Como vocês enxergam os novos modelos trabalhados em sandbox regulatórios e quais vocês pretendem agregar para a Generali?
Agregamos um novo modelo para seguro de automóveis, no ano passado, através de uma aliança com uma das empresas que atua em um desses sandbox regulatórios. O resultado foi um produto baseado em aplicativo e que no futuro pode virar um dispositivo dentro do automóvel. Ele tem como objetivo verificar mais de perto os riscos, como a pessoa dirige e adequar o serviço, preços e planos com base nisso.

“Temos muitas seguradoras boas no mercado. Empresas que têm muita força e vejo também que ainda temos muito espaço para crescer” (Crédito:Istock)

Que outras novidades podem ser incorporadas ao segmento de seguros?
Os fitbits, ou wearables de saúde, no futuro também poderão ser utilizados em seguros de saúde, para também ter uma ideia melhor dos riscos. Temos desenvolvido parcerias com empresas de novas tecnologias não só no Brasil, mas no mundo. Não temos uma sandbox em especial para ficar de olho, mas queremos observar de maneira mais ampla como essas empresas atuam e propor parcerias que conversem com nossos interesses específicos para a Generali.

Vocês têm notado uma mudança de comportamento dos clientes nos últimos anos, observando as novas gerações e as antigas?
O cliente novo gosta de fazer tudo no celular, com agilidade e facilidade, sem a necessidade de resolver algo pessoalmente. Mas há coisas da nossa atividade que ainda vão requerer a presença física das pessoas e interação humana, o que nunca será, nem deve ser substituído.

Que outros hábitos do consumidor a Generali identificou?
O novo consumidor tem muito mais facilidade em mudar e a procurar soluções específicas para seus problemas. A tendência pode vir a ser de mais seguros com canais mais diretos de venda.

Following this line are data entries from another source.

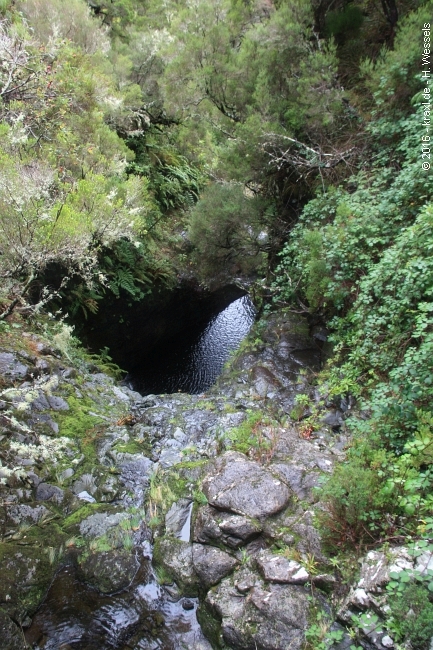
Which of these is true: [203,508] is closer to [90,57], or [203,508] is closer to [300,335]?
[300,335]

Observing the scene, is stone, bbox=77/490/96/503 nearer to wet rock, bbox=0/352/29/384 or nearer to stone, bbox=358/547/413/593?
wet rock, bbox=0/352/29/384

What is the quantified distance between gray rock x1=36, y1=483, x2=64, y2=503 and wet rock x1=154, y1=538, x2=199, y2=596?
1.29m

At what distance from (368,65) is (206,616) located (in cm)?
767

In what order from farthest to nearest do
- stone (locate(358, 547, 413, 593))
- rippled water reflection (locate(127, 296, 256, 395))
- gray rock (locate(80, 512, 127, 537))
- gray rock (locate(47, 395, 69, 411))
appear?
rippled water reflection (locate(127, 296, 256, 395))
gray rock (locate(47, 395, 69, 411))
gray rock (locate(80, 512, 127, 537))
stone (locate(358, 547, 413, 593))

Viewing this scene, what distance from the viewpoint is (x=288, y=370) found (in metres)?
7.36

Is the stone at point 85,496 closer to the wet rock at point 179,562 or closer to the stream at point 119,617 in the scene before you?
the stream at point 119,617

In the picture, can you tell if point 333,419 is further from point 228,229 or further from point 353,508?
point 228,229

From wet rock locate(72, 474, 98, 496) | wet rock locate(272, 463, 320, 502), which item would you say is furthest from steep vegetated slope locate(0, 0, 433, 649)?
wet rock locate(72, 474, 98, 496)

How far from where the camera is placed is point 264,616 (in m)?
3.03

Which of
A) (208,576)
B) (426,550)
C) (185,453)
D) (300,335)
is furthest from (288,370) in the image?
(426,550)

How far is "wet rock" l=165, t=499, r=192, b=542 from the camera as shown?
13.5 ft

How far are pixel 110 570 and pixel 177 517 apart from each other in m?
0.82

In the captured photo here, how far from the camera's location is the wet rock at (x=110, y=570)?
3707 mm

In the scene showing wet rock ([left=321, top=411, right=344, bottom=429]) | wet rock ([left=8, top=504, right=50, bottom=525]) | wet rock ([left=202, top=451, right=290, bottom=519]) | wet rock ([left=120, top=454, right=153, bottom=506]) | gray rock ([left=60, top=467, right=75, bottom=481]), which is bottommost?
wet rock ([left=8, top=504, right=50, bottom=525])
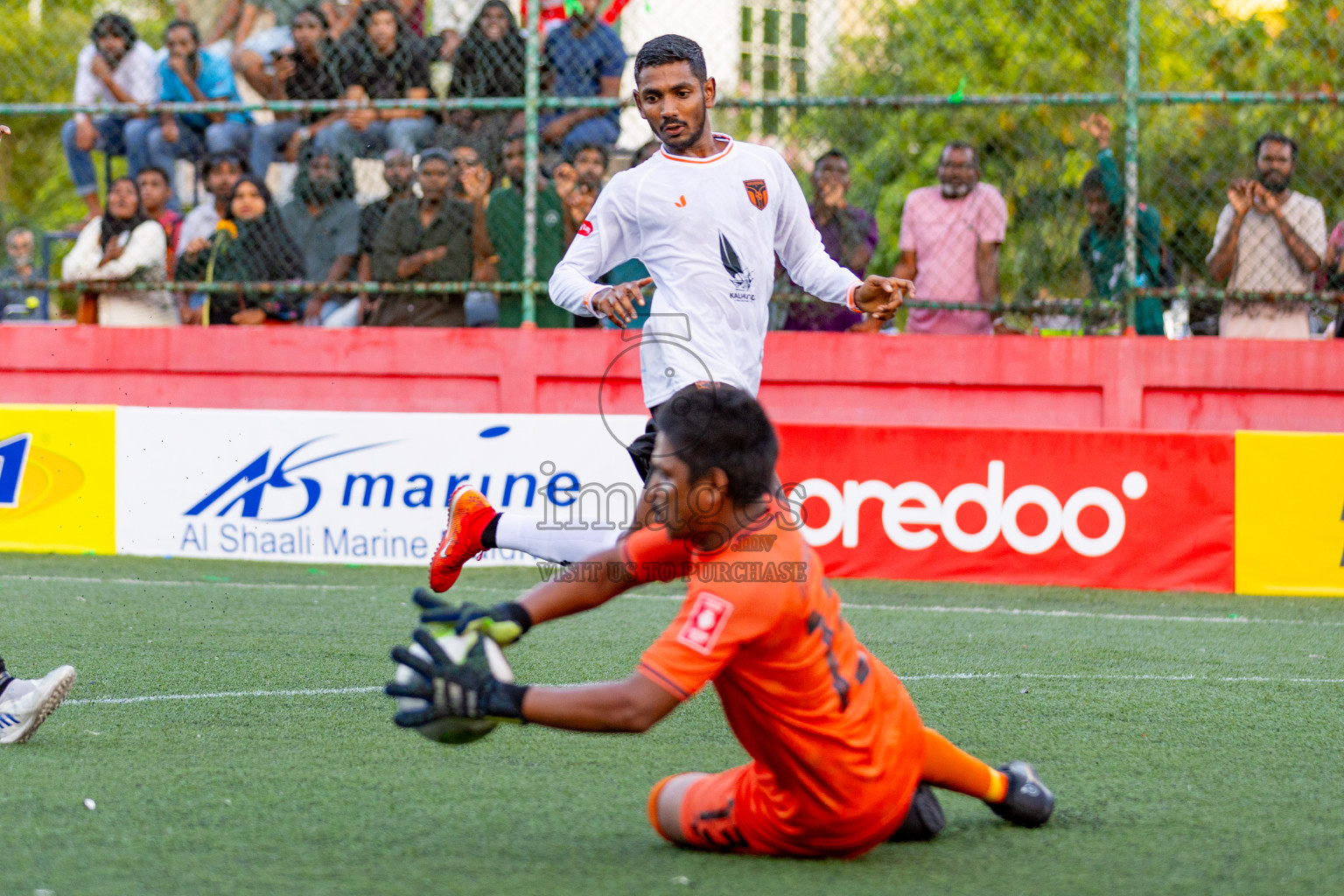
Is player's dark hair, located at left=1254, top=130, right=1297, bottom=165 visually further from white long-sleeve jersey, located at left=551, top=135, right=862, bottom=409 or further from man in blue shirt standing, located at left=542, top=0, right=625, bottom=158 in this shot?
white long-sleeve jersey, located at left=551, top=135, right=862, bottom=409

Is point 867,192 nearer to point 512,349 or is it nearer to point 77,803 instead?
point 512,349

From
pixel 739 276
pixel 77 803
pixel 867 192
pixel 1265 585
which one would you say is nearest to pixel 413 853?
pixel 77 803

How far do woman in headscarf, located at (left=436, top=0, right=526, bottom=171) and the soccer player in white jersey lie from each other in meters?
5.69

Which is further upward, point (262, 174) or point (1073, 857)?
point (262, 174)

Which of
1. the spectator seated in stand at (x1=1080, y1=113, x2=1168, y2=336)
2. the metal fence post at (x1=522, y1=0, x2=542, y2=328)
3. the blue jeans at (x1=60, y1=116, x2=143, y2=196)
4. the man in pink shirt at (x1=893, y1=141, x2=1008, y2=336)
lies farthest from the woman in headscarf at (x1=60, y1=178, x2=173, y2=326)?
the spectator seated in stand at (x1=1080, y1=113, x2=1168, y2=336)

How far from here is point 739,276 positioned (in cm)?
530

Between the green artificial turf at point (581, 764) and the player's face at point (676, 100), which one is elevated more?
the player's face at point (676, 100)

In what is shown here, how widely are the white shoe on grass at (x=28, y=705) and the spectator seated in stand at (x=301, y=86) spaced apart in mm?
6956

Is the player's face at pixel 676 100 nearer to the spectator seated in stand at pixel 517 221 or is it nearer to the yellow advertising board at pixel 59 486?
the spectator seated in stand at pixel 517 221

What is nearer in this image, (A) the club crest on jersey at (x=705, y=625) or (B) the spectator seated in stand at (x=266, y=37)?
(A) the club crest on jersey at (x=705, y=625)

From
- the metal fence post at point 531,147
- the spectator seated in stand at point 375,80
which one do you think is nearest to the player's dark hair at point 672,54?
the metal fence post at point 531,147

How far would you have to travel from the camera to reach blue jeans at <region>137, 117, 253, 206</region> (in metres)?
11.4

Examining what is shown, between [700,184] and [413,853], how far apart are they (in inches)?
99.3

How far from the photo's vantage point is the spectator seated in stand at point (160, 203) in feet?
37.0
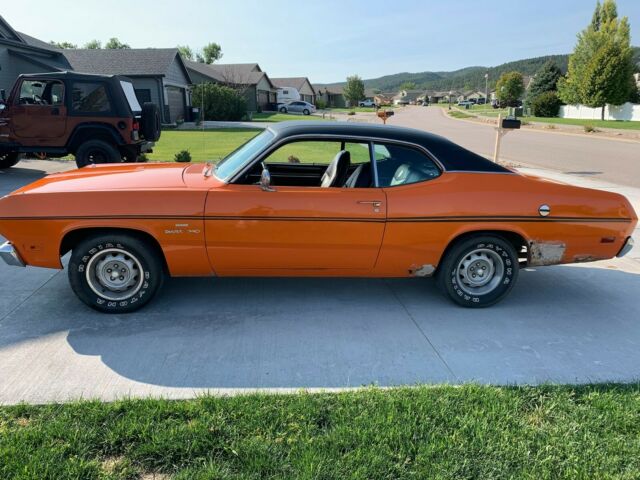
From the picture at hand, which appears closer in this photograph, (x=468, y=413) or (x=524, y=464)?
(x=524, y=464)

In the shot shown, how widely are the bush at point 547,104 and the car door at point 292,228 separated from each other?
175 feet

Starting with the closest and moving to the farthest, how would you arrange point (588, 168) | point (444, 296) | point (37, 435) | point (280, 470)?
point (280, 470) → point (37, 435) → point (444, 296) → point (588, 168)

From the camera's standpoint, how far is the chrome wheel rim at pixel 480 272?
426cm

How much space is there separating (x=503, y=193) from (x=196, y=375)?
2803mm

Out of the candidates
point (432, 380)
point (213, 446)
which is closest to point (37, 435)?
point (213, 446)

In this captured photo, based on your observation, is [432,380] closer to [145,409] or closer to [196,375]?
[196,375]

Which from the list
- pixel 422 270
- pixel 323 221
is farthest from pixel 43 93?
pixel 422 270

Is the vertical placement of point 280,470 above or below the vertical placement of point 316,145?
below

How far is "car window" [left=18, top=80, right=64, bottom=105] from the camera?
31.7 feet

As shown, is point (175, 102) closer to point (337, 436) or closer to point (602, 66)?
point (337, 436)

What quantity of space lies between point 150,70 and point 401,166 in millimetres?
28655

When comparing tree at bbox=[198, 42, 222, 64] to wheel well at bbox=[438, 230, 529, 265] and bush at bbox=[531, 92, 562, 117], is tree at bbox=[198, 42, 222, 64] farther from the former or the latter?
wheel well at bbox=[438, 230, 529, 265]

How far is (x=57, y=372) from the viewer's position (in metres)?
3.13

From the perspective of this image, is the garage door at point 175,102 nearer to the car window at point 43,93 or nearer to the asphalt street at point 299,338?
the car window at point 43,93
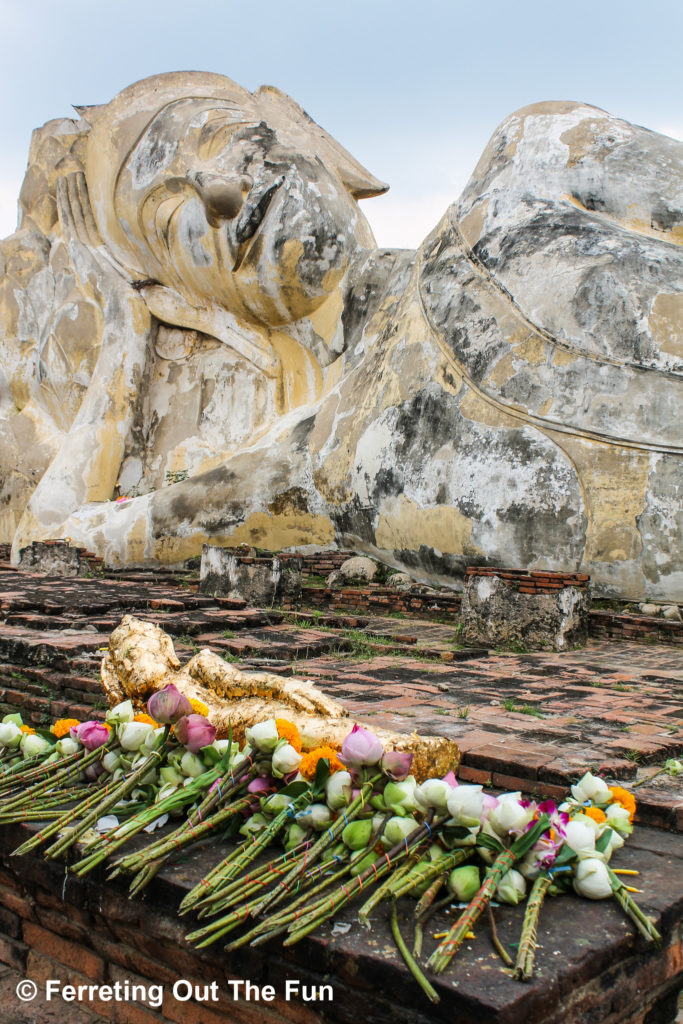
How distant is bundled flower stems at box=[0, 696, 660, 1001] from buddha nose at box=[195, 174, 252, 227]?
26.5 ft

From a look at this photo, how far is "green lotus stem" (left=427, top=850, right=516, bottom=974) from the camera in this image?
135 cm

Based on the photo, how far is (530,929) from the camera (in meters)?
1.42

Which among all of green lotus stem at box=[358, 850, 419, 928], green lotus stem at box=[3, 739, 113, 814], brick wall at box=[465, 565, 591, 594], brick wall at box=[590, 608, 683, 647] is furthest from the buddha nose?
green lotus stem at box=[358, 850, 419, 928]

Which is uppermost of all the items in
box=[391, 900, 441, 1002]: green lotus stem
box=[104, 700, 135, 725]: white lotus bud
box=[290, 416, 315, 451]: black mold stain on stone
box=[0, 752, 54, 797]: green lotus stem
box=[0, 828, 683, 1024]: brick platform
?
box=[290, 416, 315, 451]: black mold stain on stone

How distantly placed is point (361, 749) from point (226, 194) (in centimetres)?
848

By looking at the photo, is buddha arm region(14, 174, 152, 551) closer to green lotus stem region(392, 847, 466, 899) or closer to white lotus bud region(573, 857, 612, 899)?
green lotus stem region(392, 847, 466, 899)

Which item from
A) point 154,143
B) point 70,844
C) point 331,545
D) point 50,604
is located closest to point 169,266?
point 154,143

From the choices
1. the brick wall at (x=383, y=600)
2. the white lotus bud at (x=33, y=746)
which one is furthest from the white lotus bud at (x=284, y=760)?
the brick wall at (x=383, y=600)

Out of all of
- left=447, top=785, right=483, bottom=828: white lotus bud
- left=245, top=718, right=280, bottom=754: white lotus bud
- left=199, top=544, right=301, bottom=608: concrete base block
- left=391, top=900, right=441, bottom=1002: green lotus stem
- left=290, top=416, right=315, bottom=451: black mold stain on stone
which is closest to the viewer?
left=391, top=900, right=441, bottom=1002: green lotus stem

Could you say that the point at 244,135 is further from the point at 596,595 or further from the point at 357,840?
the point at 357,840

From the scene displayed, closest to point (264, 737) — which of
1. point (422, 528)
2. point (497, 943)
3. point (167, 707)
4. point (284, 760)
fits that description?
point (284, 760)

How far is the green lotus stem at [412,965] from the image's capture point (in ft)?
4.24

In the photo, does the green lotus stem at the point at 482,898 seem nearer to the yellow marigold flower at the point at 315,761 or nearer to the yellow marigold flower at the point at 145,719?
the yellow marigold flower at the point at 315,761

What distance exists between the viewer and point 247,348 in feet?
33.6
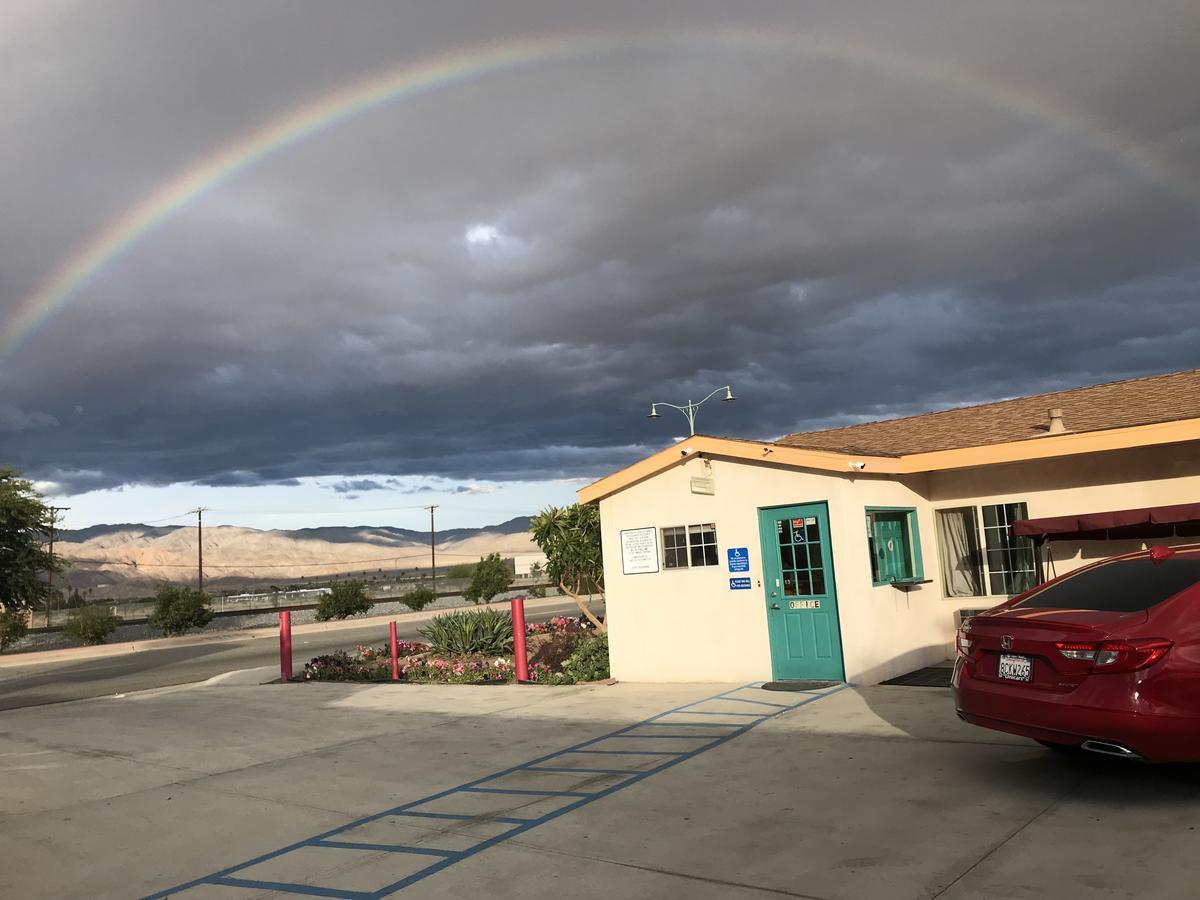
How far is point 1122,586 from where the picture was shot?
5.98 m

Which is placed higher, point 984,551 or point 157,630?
point 984,551

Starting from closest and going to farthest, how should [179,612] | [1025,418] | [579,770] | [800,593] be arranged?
1. [579,770]
2. [800,593]
3. [1025,418]
4. [179,612]

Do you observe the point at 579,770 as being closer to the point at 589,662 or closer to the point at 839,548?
the point at 839,548

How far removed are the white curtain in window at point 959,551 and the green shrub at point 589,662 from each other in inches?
205

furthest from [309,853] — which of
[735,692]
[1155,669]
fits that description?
[735,692]

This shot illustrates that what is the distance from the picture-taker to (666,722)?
9.63 metres

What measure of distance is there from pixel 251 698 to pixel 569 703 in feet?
20.1

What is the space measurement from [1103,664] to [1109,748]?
49cm

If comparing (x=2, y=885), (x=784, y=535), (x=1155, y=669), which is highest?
(x=784, y=535)

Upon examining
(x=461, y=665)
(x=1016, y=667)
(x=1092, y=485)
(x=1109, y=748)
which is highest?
(x=1092, y=485)

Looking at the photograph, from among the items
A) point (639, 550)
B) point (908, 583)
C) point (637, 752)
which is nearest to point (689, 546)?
point (639, 550)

O corretor vai perder espaço?
Isso não significa que o corretor não vai ser parte importante desse processo. Por exemplo, na Itália: a Generali implementou na companhia um canal de venda direta já em 1994, uma época na qual a internet ainda não era massiva. Então, através dos agentes de telemarketing, nós ainda vendemos 3 milhões de apólices anualmente. Isso significa que ainda há clientes que preferem essa relação pessoal com a gente.